When “under God” was added to our Pledge of Allegiance in 1954, religion literally divided “one nation, indivisible.” The idea that we “trust” in a god is not a founding principle, rather, like “under God,” it is an unfortunate recent addition to the national vernacular. It was affixed to coins in 1863 and paper currency in 1956, both times of national peril when people were more concerned with the country tearing itself apart and less focused on a few zealots putting their god on our money.

The U.S. Constitution is far more instructive than the trite motto Eric Trump and his father revere. Our godless Constitution only mentions religion three times — all exclusionary. In other words, the Constitution keeps gods out of the business of government and government out of the business of worshipping gods.

“The founders chose to keep state and church separate precisely because religion is divisive and they were seeking to build a pluralistic nation,” FFRF Director of Strategic Response Andrew Seidel writes to Trump. “They didn’t build that nation or secure our freedom with theology or cheap religious slogans, but with a document that puts all power in us, in We the People.
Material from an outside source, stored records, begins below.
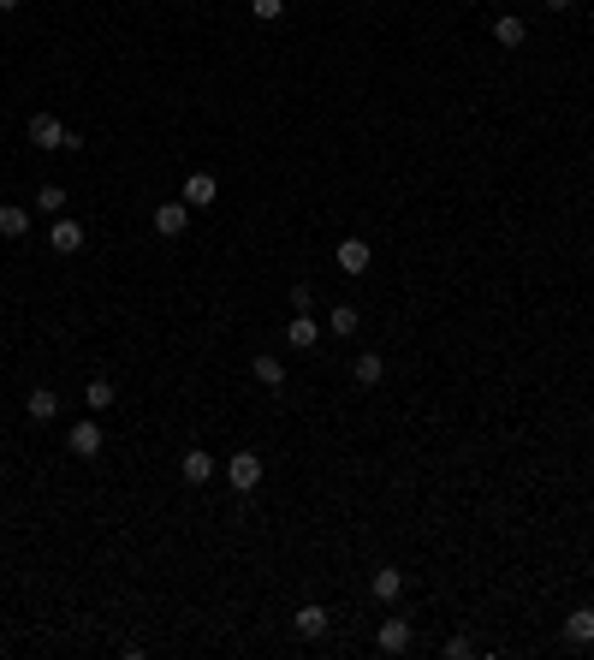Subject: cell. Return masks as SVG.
Wrapping results in <instances>:
<instances>
[{
  "label": "cell",
  "mask_w": 594,
  "mask_h": 660,
  "mask_svg": "<svg viewBox=\"0 0 594 660\" xmlns=\"http://www.w3.org/2000/svg\"><path fill=\"white\" fill-rule=\"evenodd\" d=\"M547 6H552V13H571V6H577V0H547Z\"/></svg>",
  "instance_id": "d4e9b609"
},
{
  "label": "cell",
  "mask_w": 594,
  "mask_h": 660,
  "mask_svg": "<svg viewBox=\"0 0 594 660\" xmlns=\"http://www.w3.org/2000/svg\"><path fill=\"white\" fill-rule=\"evenodd\" d=\"M101 441H107V434H101V423H96V416H84V423H71V429H66V446L78 452V459H96V452H101Z\"/></svg>",
  "instance_id": "3957f363"
},
{
  "label": "cell",
  "mask_w": 594,
  "mask_h": 660,
  "mask_svg": "<svg viewBox=\"0 0 594 660\" xmlns=\"http://www.w3.org/2000/svg\"><path fill=\"white\" fill-rule=\"evenodd\" d=\"M30 144L54 155V149H84V137H78L71 125H60L54 114H36V119H30Z\"/></svg>",
  "instance_id": "6da1fadb"
},
{
  "label": "cell",
  "mask_w": 594,
  "mask_h": 660,
  "mask_svg": "<svg viewBox=\"0 0 594 660\" xmlns=\"http://www.w3.org/2000/svg\"><path fill=\"white\" fill-rule=\"evenodd\" d=\"M565 643L571 648H589L594 643V607H577V613L565 618Z\"/></svg>",
  "instance_id": "8fae6325"
},
{
  "label": "cell",
  "mask_w": 594,
  "mask_h": 660,
  "mask_svg": "<svg viewBox=\"0 0 594 660\" xmlns=\"http://www.w3.org/2000/svg\"><path fill=\"white\" fill-rule=\"evenodd\" d=\"M250 375H255V381H262L268 393H280V387H285V363H280V358H255V363H250Z\"/></svg>",
  "instance_id": "e0dca14e"
},
{
  "label": "cell",
  "mask_w": 594,
  "mask_h": 660,
  "mask_svg": "<svg viewBox=\"0 0 594 660\" xmlns=\"http://www.w3.org/2000/svg\"><path fill=\"white\" fill-rule=\"evenodd\" d=\"M310 303H315V292H310V286H292V316H303Z\"/></svg>",
  "instance_id": "cb8c5ba5"
},
{
  "label": "cell",
  "mask_w": 594,
  "mask_h": 660,
  "mask_svg": "<svg viewBox=\"0 0 594 660\" xmlns=\"http://www.w3.org/2000/svg\"><path fill=\"white\" fill-rule=\"evenodd\" d=\"M494 42H499V48H524V42H529V24H524L517 13H499V18H494Z\"/></svg>",
  "instance_id": "9c48e42d"
},
{
  "label": "cell",
  "mask_w": 594,
  "mask_h": 660,
  "mask_svg": "<svg viewBox=\"0 0 594 660\" xmlns=\"http://www.w3.org/2000/svg\"><path fill=\"white\" fill-rule=\"evenodd\" d=\"M416 643V631H411V618H386L381 631H375V648L381 655H404V648Z\"/></svg>",
  "instance_id": "5b68a950"
},
{
  "label": "cell",
  "mask_w": 594,
  "mask_h": 660,
  "mask_svg": "<svg viewBox=\"0 0 594 660\" xmlns=\"http://www.w3.org/2000/svg\"><path fill=\"white\" fill-rule=\"evenodd\" d=\"M327 333H357V310H351V303H333V316H327Z\"/></svg>",
  "instance_id": "44dd1931"
},
{
  "label": "cell",
  "mask_w": 594,
  "mask_h": 660,
  "mask_svg": "<svg viewBox=\"0 0 594 660\" xmlns=\"http://www.w3.org/2000/svg\"><path fill=\"white\" fill-rule=\"evenodd\" d=\"M114 381H89V387H84V399H89V411H107V404H114Z\"/></svg>",
  "instance_id": "d6986e66"
},
{
  "label": "cell",
  "mask_w": 594,
  "mask_h": 660,
  "mask_svg": "<svg viewBox=\"0 0 594 660\" xmlns=\"http://www.w3.org/2000/svg\"><path fill=\"white\" fill-rule=\"evenodd\" d=\"M0 232H6V238H24V232H30V209H18V202H0Z\"/></svg>",
  "instance_id": "ac0fdd59"
},
{
  "label": "cell",
  "mask_w": 594,
  "mask_h": 660,
  "mask_svg": "<svg viewBox=\"0 0 594 660\" xmlns=\"http://www.w3.org/2000/svg\"><path fill=\"white\" fill-rule=\"evenodd\" d=\"M227 482H232L238 494H255V488H262V459H255V452H232Z\"/></svg>",
  "instance_id": "7a4b0ae2"
},
{
  "label": "cell",
  "mask_w": 594,
  "mask_h": 660,
  "mask_svg": "<svg viewBox=\"0 0 594 660\" xmlns=\"http://www.w3.org/2000/svg\"><path fill=\"white\" fill-rule=\"evenodd\" d=\"M250 18L274 24V18H285V0H250Z\"/></svg>",
  "instance_id": "7402d4cb"
},
{
  "label": "cell",
  "mask_w": 594,
  "mask_h": 660,
  "mask_svg": "<svg viewBox=\"0 0 594 660\" xmlns=\"http://www.w3.org/2000/svg\"><path fill=\"white\" fill-rule=\"evenodd\" d=\"M351 381H357V387H381V381H386V363H381V351H363V358L351 363Z\"/></svg>",
  "instance_id": "7c38bea8"
},
{
  "label": "cell",
  "mask_w": 594,
  "mask_h": 660,
  "mask_svg": "<svg viewBox=\"0 0 594 660\" xmlns=\"http://www.w3.org/2000/svg\"><path fill=\"white\" fill-rule=\"evenodd\" d=\"M285 345H297V351H310V345H321V328L310 321V310H303V316H292V328H285Z\"/></svg>",
  "instance_id": "2e32d148"
},
{
  "label": "cell",
  "mask_w": 594,
  "mask_h": 660,
  "mask_svg": "<svg viewBox=\"0 0 594 660\" xmlns=\"http://www.w3.org/2000/svg\"><path fill=\"white\" fill-rule=\"evenodd\" d=\"M24 411H30V423H54V416H60V393L54 387H36L24 399Z\"/></svg>",
  "instance_id": "5bb4252c"
},
{
  "label": "cell",
  "mask_w": 594,
  "mask_h": 660,
  "mask_svg": "<svg viewBox=\"0 0 594 660\" xmlns=\"http://www.w3.org/2000/svg\"><path fill=\"white\" fill-rule=\"evenodd\" d=\"M13 6H18V0H0V13H13Z\"/></svg>",
  "instance_id": "484cf974"
},
{
  "label": "cell",
  "mask_w": 594,
  "mask_h": 660,
  "mask_svg": "<svg viewBox=\"0 0 594 660\" xmlns=\"http://www.w3.org/2000/svg\"><path fill=\"white\" fill-rule=\"evenodd\" d=\"M179 476L190 482V488H202V482H214V459L202 452V446H190V452L179 459Z\"/></svg>",
  "instance_id": "52a82bcc"
},
{
  "label": "cell",
  "mask_w": 594,
  "mask_h": 660,
  "mask_svg": "<svg viewBox=\"0 0 594 660\" xmlns=\"http://www.w3.org/2000/svg\"><path fill=\"white\" fill-rule=\"evenodd\" d=\"M36 209H42V215H60V209H66V191L60 185H36Z\"/></svg>",
  "instance_id": "ffe728a7"
},
{
  "label": "cell",
  "mask_w": 594,
  "mask_h": 660,
  "mask_svg": "<svg viewBox=\"0 0 594 660\" xmlns=\"http://www.w3.org/2000/svg\"><path fill=\"white\" fill-rule=\"evenodd\" d=\"M327 625H333V613L327 607H297V637H327Z\"/></svg>",
  "instance_id": "9a60e30c"
},
{
  "label": "cell",
  "mask_w": 594,
  "mask_h": 660,
  "mask_svg": "<svg viewBox=\"0 0 594 660\" xmlns=\"http://www.w3.org/2000/svg\"><path fill=\"white\" fill-rule=\"evenodd\" d=\"M214 197H220V185H214V172H190V179L179 185V202H184V209H209Z\"/></svg>",
  "instance_id": "8992f818"
},
{
  "label": "cell",
  "mask_w": 594,
  "mask_h": 660,
  "mask_svg": "<svg viewBox=\"0 0 594 660\" xmlns=\"http://www.w3.org/2000/svg\"><path fill=\"white\" fill-rule=\"evenodd\" d=\"M84 238H89V232L78 227V220H66V215H54V227H48V245H54V256H78V250H84Z\"/></svg>",
  "instance_id": "277c9868"
},
{
  "label": "cell",
  "mask_w": 594,
  "mask_h": 660,
  "mask_svg": "<svg viewBox=\"0 0 594 660\" xmlns=\"http://www.w3.org/2000/svg\"><path fill=\"white\" fill-rule=\"evenodd\" d=\"M368 595H375V601H398V595H404V572L381 565V572L368 577Z\"/></svg>",
  "instance_id": "4fadbf2b"
},
{
  "label": "cell",
  "mask_w": 594,
  "mask_h": 660,
  "mask_svg": "<svg viewBox=\"0 0 594 660\" xmlns=\"http://www.w3.org/2000/svg\"><path fill=\"white\" fill-rule=\"evenodd\" d=\"M368 262H375L368 238H339V268L345 274H368Z\"/></svg>",
  "instance_id": "ba28073f"
},
{
  "label": "cell",
  "mask_w": 594,
  "mask_h": 660,
  "mask_svg": "<svg viewBox=\"0 0 594 660\" xmlns=\"http://www.w3.org/2000/svg\"><path fill=\"white\" fill-rule=\"evenodd\" d=\"M440 655H446V660H469V655H476V643H469V637H446Z\"/></svg>",
  "instance_id": "603a6c76"
},
{
  "label": "cell",
  "mask_w": 594,
  "mask_h": 660,
  "mask_svg": "<svg viewBox=\"0 0 594 660\" xmlns=\"http://www.w3.org/2000/svg\"><path fill=\"white\" fill-rule=\"evenodd\" d=\"M184 220H190V209H184V202H155V232H161V238H179Z\"/></svg>",
  "instance_id": "30bf717a"
}]
</instances>
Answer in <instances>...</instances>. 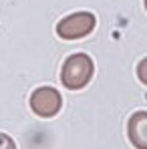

Anything less would have been un-American.” 

And it worked. America is becoming more religiously diverse with each passing year. Currently, nearly one-quarter of Americans are religiously unaffiliated and nearly 30 percent are non-Christians, either practicing a minority religion or no religion at all. Younger Americans are even more estranged from religion. A recent survey found that 21 percent of Americans born after 1999 are atheist or agnostic. These Americans are not “united by God.” Quite the opposite.

Trump père et fils would do well, FFRF advises, to remember the words of James Madison, the Father of our Constitution: “Religion and government will both exist in greater purity, the less they are mixed together.”

If Trump Sr. wants to unite this nation, he should work on being a president to all Americans, including atheists, agnostics and the nonreligious — nonbelievers and non-Christians of every stripe and of every color. Then only will “We the People” acquire real meaning.

The Freedom From Religion Foundation is a national nonprofit with more than 32,000 members across the country. It protects the constitutional principle of separation between state and church, and educates the public on matters relating to nontheism.